┏━━
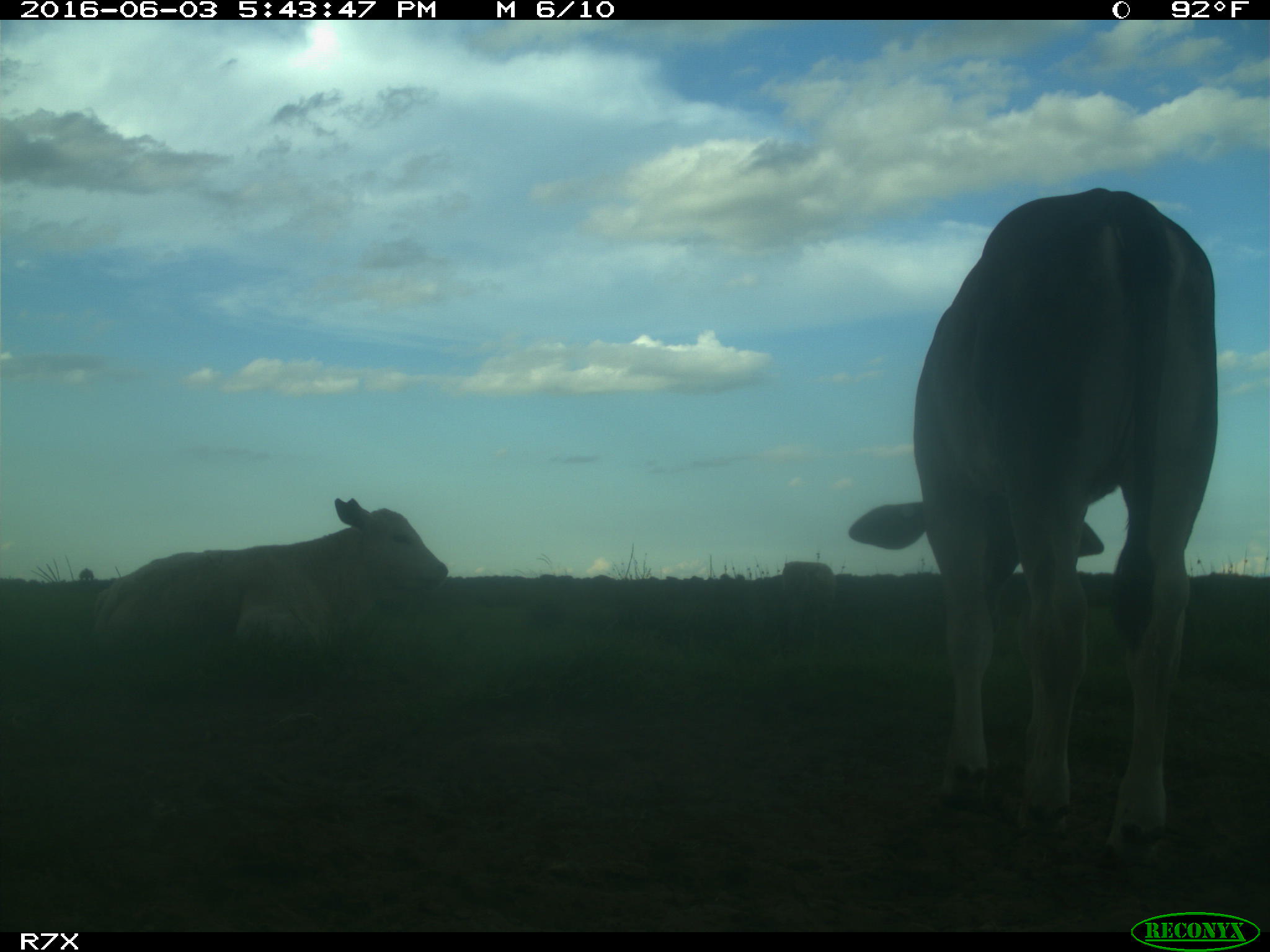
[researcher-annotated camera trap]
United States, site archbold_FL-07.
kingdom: Animalia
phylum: Chordata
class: Mammalia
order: Artiodactyla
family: Bovidae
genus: Bos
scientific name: Bos taurus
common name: domestic cow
Bos taurus (domestic cow).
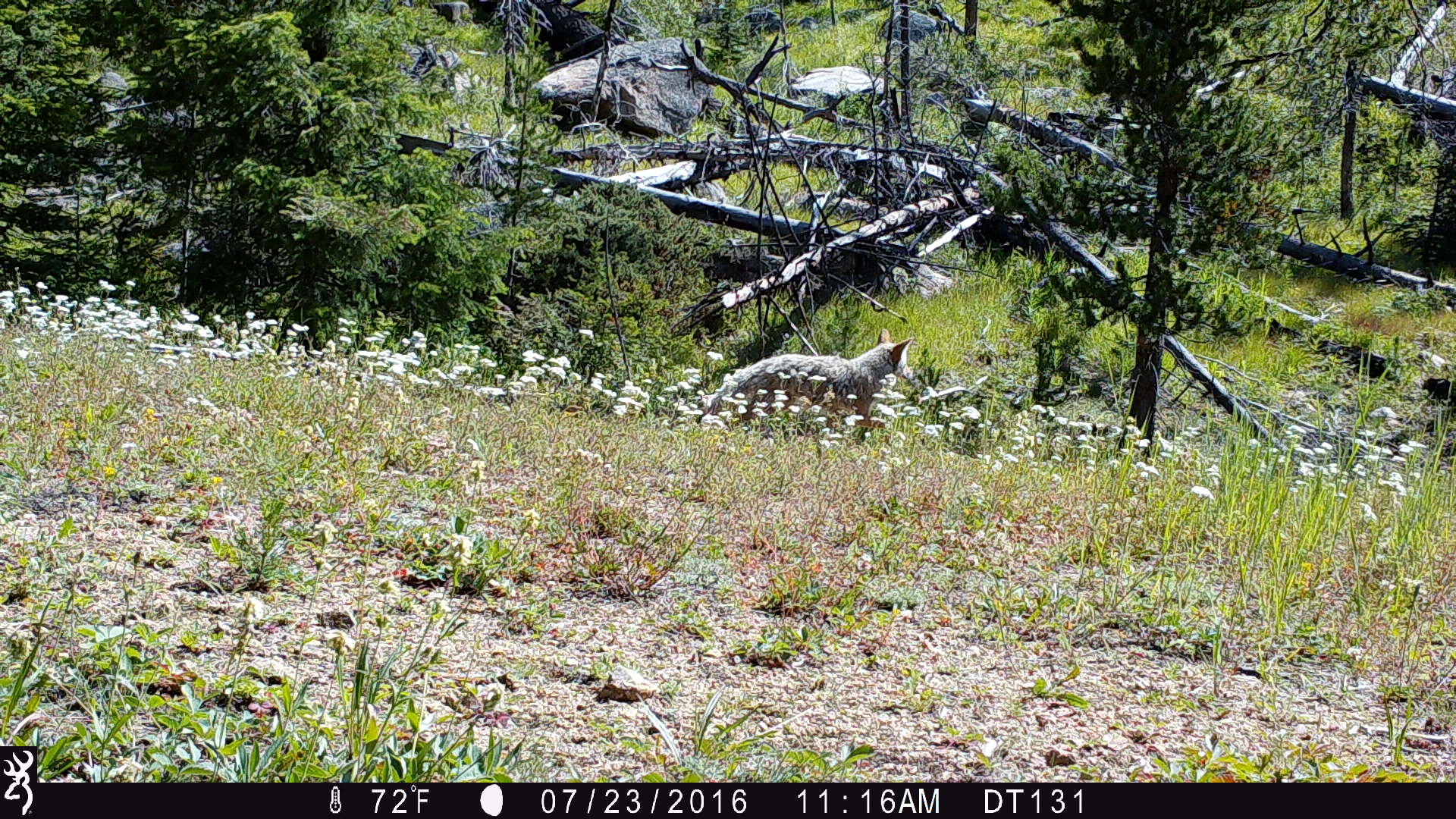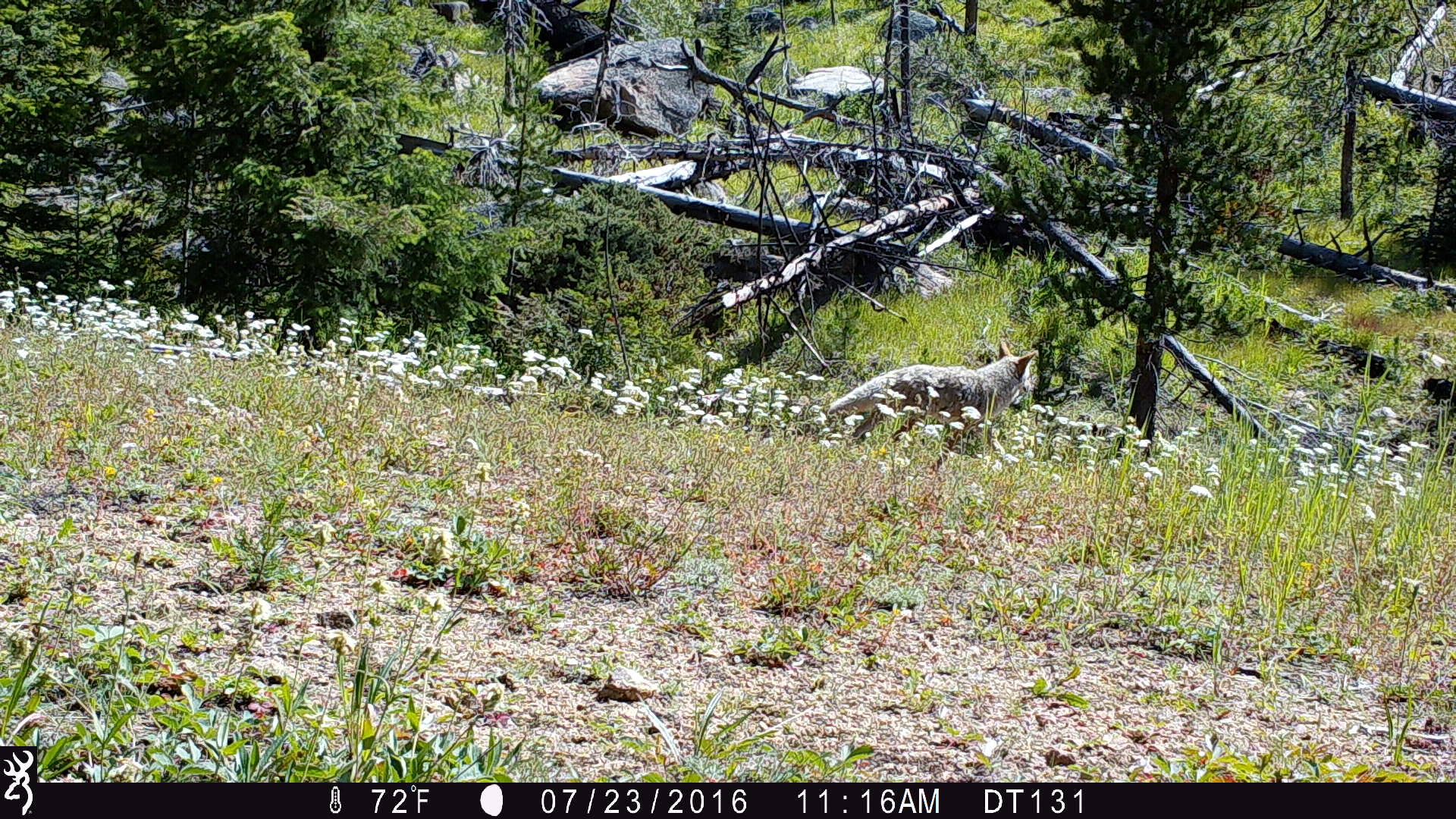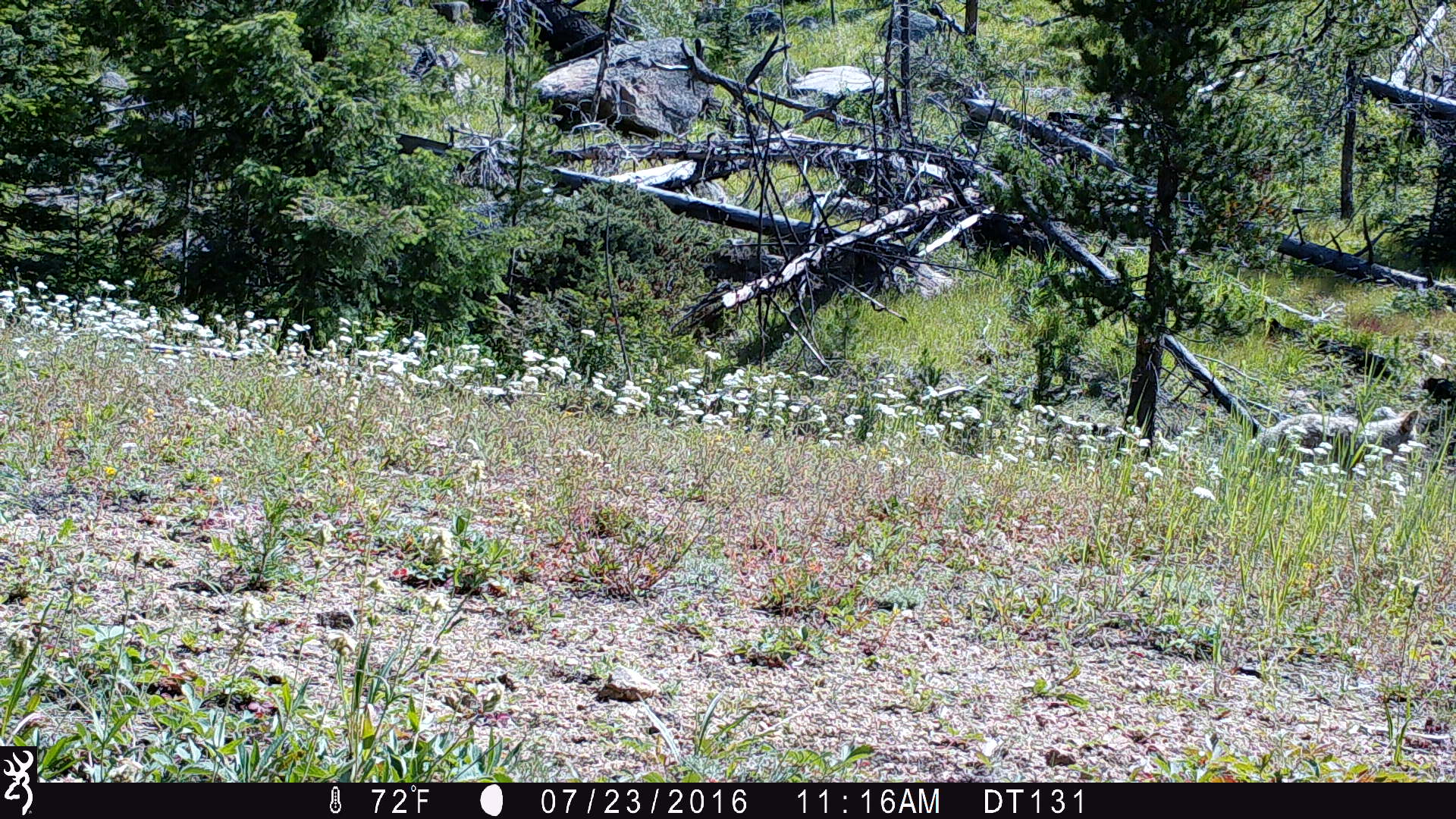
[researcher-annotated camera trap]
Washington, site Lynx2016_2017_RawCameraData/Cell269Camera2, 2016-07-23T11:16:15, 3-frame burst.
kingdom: Animalia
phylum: Chordata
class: Mammalia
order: Carnivora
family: Canidae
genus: Canis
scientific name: Canis latrans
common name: coyote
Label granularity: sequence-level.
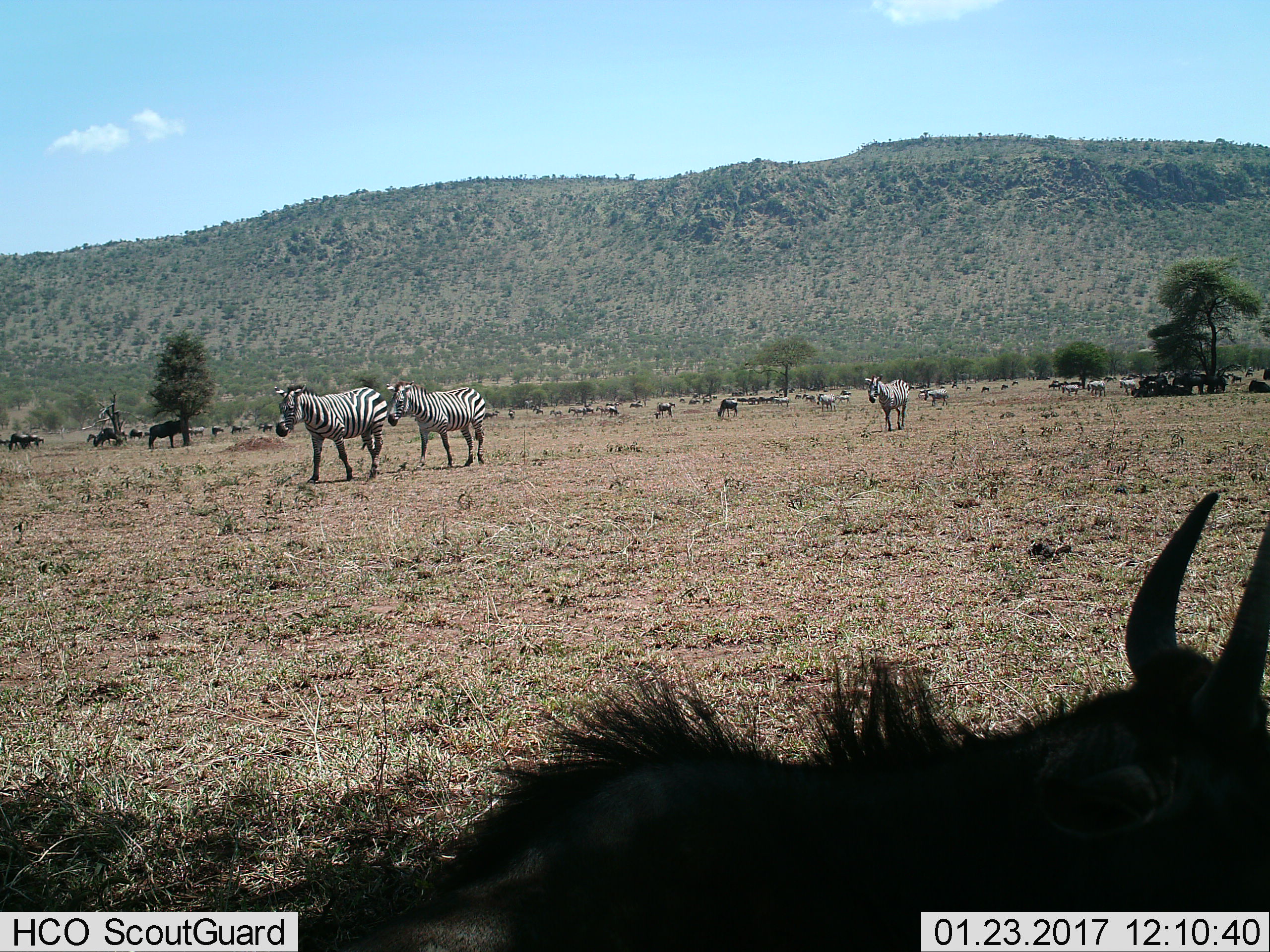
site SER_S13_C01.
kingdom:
┗━━
Task goal
Retype each record exactly as it appears above and drop the images.

Finished exercise
[researcher-annotated camera trap]
United States, site archbold_FL-07.
kingdom: Animalia
phylum: Chordata
class: Mammalia
order: Artiodactyla
family: Bovidae
genus: Bos
scientific name: Bos taurus
common name: domestic cow
Bos taurus (domestic cow).
[researcher-annotated camera trap]
Washington, site Lynx2016_2017_RawCameraData/Cell269Camera2, 2016-07-23T11:16:15, 3-frame burst.
kingdom: Animalia
phylum: Chordata
class: Mammalia
order: Carnivora
family: Canidae
genus: Canis
scientific name: Canis latrans
common name: coyote
Label granularity: sequence-level.
site SER_S13_C01.
kingdom:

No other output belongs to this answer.